TASK
State how many lines of the data below contain the string "white", matching case exactly. Give only the number.

Rows of spatial question data:
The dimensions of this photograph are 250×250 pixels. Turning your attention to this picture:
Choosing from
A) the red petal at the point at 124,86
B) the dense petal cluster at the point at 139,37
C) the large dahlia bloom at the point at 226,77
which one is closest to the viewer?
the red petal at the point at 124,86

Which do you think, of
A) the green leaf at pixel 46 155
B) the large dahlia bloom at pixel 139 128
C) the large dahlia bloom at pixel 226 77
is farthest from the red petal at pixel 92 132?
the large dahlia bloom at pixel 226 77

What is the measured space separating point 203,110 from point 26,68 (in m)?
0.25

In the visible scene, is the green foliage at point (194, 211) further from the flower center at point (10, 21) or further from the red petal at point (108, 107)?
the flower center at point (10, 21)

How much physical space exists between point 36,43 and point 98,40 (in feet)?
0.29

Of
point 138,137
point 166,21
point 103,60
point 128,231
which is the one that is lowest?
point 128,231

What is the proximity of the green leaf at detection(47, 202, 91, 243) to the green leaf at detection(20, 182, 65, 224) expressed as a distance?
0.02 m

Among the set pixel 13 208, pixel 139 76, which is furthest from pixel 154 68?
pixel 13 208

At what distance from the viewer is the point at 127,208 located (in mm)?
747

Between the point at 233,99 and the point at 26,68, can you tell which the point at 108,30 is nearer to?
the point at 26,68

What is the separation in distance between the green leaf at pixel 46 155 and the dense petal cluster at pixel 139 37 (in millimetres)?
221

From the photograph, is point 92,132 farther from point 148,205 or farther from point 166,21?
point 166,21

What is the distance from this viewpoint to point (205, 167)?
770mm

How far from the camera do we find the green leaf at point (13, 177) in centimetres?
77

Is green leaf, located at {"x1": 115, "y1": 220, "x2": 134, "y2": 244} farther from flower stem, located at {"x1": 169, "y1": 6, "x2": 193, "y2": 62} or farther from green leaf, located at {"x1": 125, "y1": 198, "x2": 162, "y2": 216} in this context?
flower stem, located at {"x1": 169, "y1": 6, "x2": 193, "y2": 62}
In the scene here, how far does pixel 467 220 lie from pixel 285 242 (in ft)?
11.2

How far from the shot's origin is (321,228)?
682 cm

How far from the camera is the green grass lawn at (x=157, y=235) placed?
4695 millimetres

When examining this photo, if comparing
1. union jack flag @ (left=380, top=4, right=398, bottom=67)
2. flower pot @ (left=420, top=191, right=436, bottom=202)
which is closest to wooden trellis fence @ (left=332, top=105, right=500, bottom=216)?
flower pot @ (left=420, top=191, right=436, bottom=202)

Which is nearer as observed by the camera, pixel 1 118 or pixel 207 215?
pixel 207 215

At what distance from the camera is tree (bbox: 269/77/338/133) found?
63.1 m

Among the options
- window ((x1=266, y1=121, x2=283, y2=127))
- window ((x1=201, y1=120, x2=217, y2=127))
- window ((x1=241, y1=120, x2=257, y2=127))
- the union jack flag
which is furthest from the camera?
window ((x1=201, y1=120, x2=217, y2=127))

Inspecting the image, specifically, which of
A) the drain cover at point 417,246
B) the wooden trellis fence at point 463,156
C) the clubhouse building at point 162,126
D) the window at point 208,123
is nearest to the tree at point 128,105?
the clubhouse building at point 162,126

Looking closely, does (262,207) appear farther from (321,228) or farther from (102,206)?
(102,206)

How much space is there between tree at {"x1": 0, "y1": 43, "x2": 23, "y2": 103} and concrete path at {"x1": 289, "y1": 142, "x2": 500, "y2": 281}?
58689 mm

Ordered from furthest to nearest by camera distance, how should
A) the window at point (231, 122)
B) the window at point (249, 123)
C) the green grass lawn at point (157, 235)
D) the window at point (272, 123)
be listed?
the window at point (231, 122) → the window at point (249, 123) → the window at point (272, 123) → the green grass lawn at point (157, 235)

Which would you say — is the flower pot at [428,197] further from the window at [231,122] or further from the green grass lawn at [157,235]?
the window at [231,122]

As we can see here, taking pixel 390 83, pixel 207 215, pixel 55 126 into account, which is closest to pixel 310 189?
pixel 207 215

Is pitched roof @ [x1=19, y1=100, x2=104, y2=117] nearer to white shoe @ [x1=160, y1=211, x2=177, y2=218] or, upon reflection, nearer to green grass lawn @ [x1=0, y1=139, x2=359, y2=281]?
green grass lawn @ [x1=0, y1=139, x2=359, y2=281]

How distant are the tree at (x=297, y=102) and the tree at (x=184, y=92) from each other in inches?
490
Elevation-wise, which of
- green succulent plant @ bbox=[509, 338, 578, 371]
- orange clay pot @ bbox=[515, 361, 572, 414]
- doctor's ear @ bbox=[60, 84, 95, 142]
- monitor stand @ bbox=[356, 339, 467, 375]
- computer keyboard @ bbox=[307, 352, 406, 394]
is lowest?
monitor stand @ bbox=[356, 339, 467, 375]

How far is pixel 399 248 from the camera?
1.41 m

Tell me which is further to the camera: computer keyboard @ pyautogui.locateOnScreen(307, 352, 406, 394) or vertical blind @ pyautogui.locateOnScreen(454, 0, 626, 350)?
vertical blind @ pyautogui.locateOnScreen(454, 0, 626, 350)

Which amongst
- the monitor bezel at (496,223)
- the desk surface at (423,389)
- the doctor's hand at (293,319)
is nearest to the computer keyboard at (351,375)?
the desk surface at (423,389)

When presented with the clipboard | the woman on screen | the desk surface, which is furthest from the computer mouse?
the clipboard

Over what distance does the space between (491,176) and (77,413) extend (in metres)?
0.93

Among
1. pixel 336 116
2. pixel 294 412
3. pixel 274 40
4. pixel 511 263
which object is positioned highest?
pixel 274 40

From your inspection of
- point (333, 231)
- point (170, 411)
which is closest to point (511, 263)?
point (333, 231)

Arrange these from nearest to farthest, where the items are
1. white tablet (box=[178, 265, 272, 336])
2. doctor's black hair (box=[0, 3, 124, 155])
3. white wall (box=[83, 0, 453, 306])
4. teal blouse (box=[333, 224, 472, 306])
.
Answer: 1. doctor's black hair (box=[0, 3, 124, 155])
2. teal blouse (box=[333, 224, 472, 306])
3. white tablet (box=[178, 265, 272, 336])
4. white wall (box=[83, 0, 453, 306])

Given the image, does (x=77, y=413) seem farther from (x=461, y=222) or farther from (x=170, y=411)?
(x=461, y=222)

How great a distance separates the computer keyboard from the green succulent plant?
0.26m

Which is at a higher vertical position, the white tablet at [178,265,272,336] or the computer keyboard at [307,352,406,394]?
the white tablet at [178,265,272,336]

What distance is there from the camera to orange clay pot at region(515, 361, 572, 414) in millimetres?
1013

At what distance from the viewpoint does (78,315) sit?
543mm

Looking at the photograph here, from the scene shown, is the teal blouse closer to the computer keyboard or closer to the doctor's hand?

ANSWER TO THE EXERCISE
7